Bowie, lui, est en train de conquérir l’Amérique d’une manière très différente de la British Invasion. Il ne vient pas vendre un groupe adorable. Il vient vendre une complexité, un art de la transformation, un rapport sophistiqué à l’image. Que ces deux trajectoires se croisent n’est pas seulement amusant : c’est révélateur d’une époque où les frontières entre rock, soul, art contemporain, cinéma, mode, commençaient à se dissoudre.

Dans cette perspective, “Fame” devient plus qu’un tube. C’est un document. Un instant où deux sensibilités britanniques, chacune marquée par l’expérience de la gloire, se retrouvent au cœur de New York pour transformer leur malaise en groove.

Et il y a quelque chose de très beau à se dire que tout cela a commencé non pas par une conversation brillante, mais par un silence maladroit, puis par des feuilles déchirées en deux.

La postérité : quand la gêne devient légende

Aujourd’hui, on adore les histoires de rock parce qu’elles permettent de rendre les mythes habitables.

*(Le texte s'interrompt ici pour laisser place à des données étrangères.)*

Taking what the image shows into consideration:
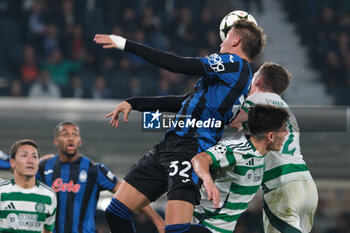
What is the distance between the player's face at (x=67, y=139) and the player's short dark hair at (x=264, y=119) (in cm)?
231

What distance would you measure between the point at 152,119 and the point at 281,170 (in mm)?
1089

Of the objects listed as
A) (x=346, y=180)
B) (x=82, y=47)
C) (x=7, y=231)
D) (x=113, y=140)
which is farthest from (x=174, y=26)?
(x=7, y=231)

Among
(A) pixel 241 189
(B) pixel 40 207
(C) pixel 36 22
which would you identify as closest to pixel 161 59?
(A) pixel 241 189

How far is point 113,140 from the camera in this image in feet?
37.3

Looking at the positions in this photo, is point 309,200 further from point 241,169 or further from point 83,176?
point 83,176

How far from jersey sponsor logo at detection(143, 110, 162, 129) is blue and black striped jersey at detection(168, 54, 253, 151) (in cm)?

La gêne, le silence, le moment où l’on ne sait pas quoi dire, sont des antidotes à l’idolâtrie. Ils rendent les géants proches.

La rencontre entre David Bowie et John Lennon fonctionne ainsi comme une petite parabole. Le monde vous vend des légendes, mais les légendes, quand elles se rencontrent, doivent aussi gérer leurs propres émotions. Bowie, ce soir-là, a été un fan intimidant. Lennon, ce soir-là, a été un adulte assez intelligent pour comprendre que l’intimidation est une forme d’amour.

Ensuite, ils ont fait ce que font les grands artistes : ils ont transformé cette énergie en création. Ils ont enregistré ensemble. Ils ont laissé une trace. Ils ont prouvé, à leur manière, que la pop pouvait être un espace où les mythes se frottent les uns aux autres et produisent des étincelles.

Et si l’on veut retenir une image, ce n’est peut-être pas celle des Grammys, ni celle des studios, ni même celle d’Elizabeth Taylor jouant les marieuses. C’est celle de deux hommes assis par terre, un bloc de papier entre eux, des caricatures qui circulent, et un rire qui, enfin, libère la pièce.